Caption-style text data:
* * * * *
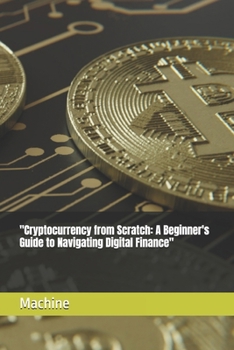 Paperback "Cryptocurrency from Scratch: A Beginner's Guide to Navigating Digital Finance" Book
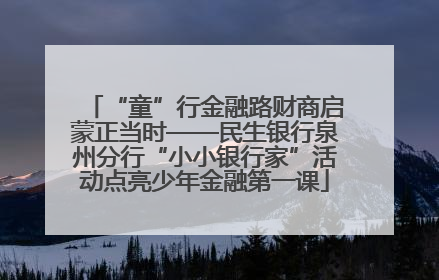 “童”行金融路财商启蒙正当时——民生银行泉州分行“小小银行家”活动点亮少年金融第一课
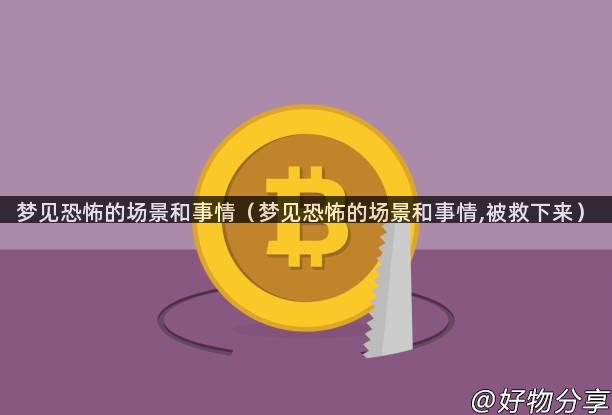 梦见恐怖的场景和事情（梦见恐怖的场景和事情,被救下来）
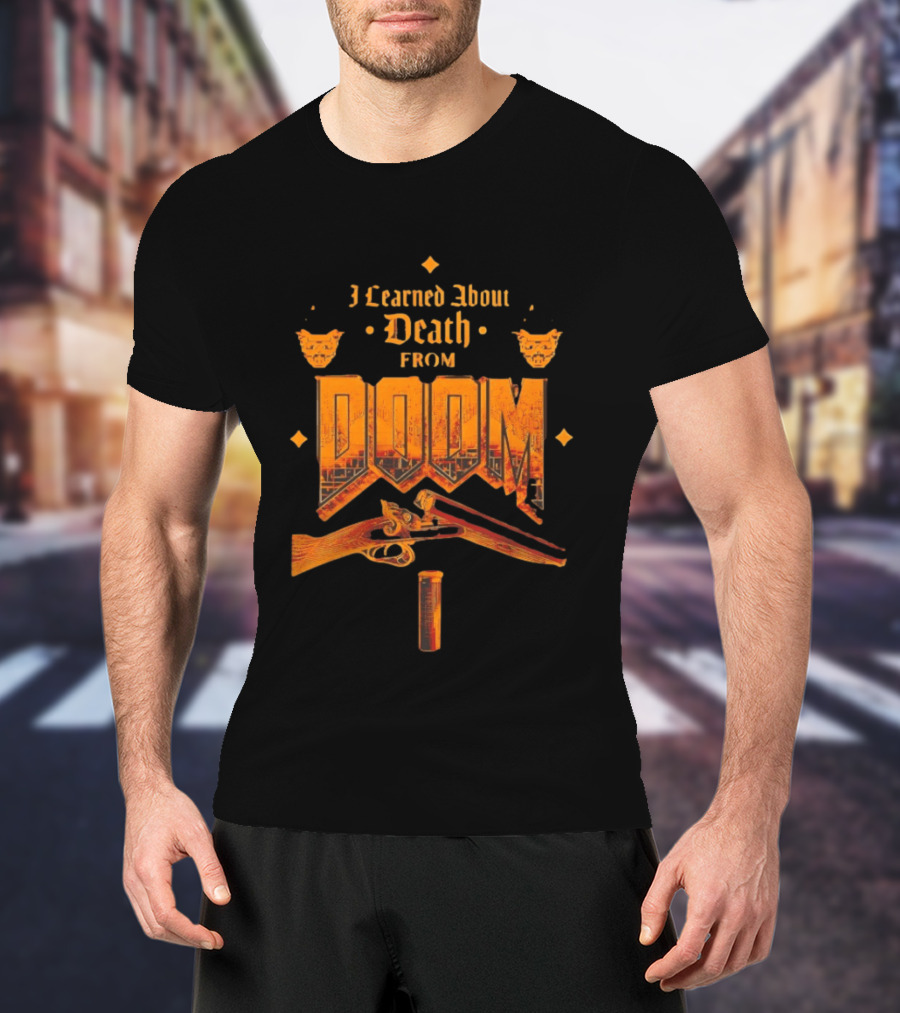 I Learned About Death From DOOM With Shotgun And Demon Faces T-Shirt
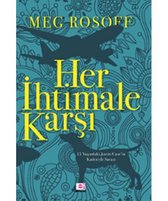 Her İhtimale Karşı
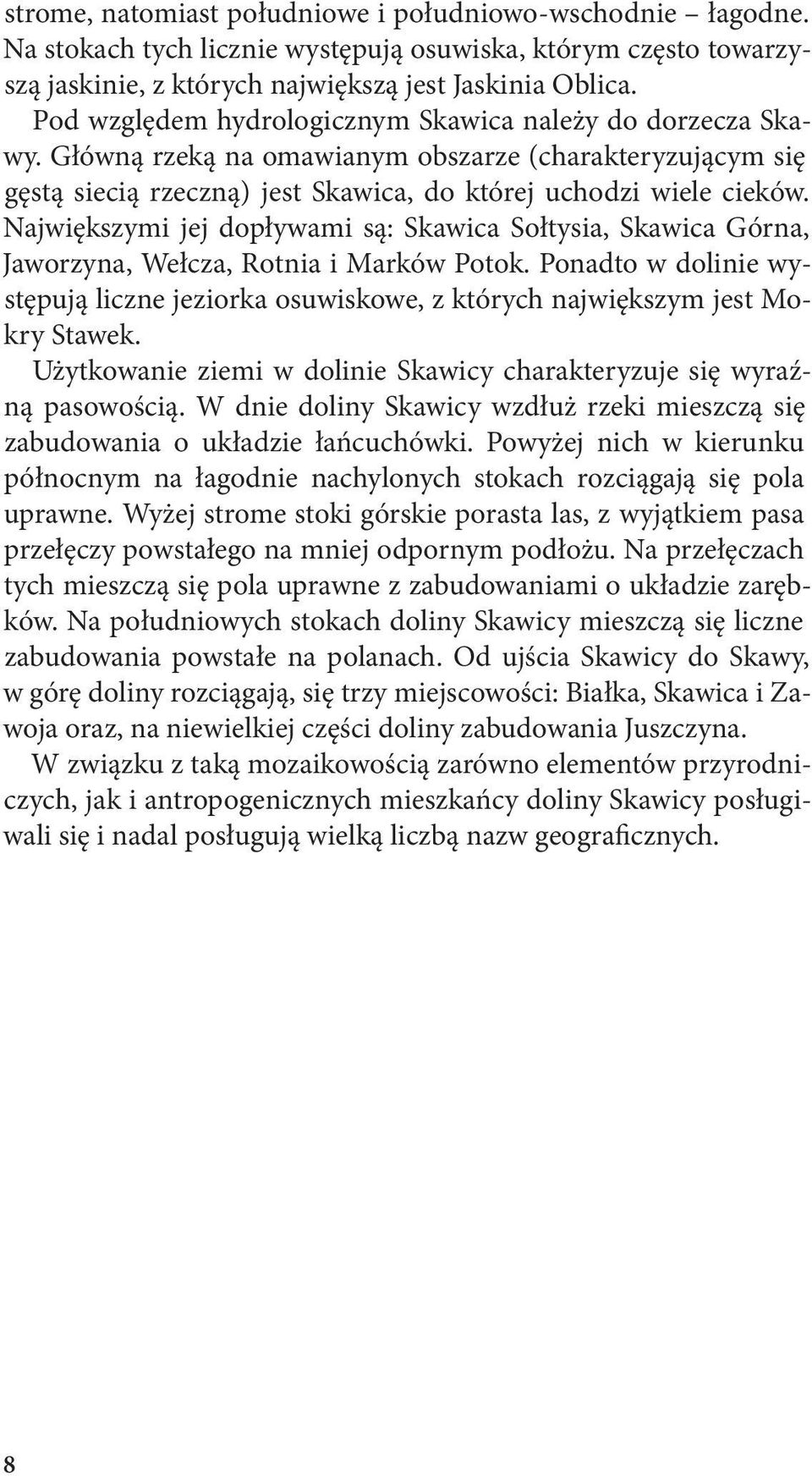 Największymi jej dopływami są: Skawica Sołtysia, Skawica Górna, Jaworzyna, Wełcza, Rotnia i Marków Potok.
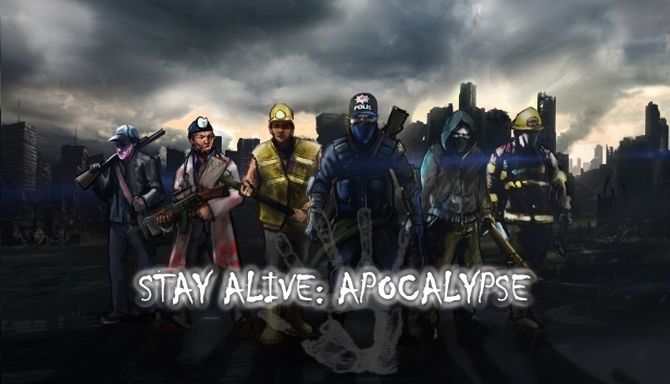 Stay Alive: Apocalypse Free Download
* * * * *
== Exercise brief ==
The line that contains "Her İhtimale Karşı" opens the part to copy, and the last line of the records closes it; set down those lines exactly, pictures excluded.

== Your solution ==
 Her İhtimale Karşı
 Największymi jej dopływami są: Skawica Sołtysia, Skawica Górna, Jaworzyna, Wełcza, Rotnia i Marków Potok.
 Stay Alive: Apocalypse Free Download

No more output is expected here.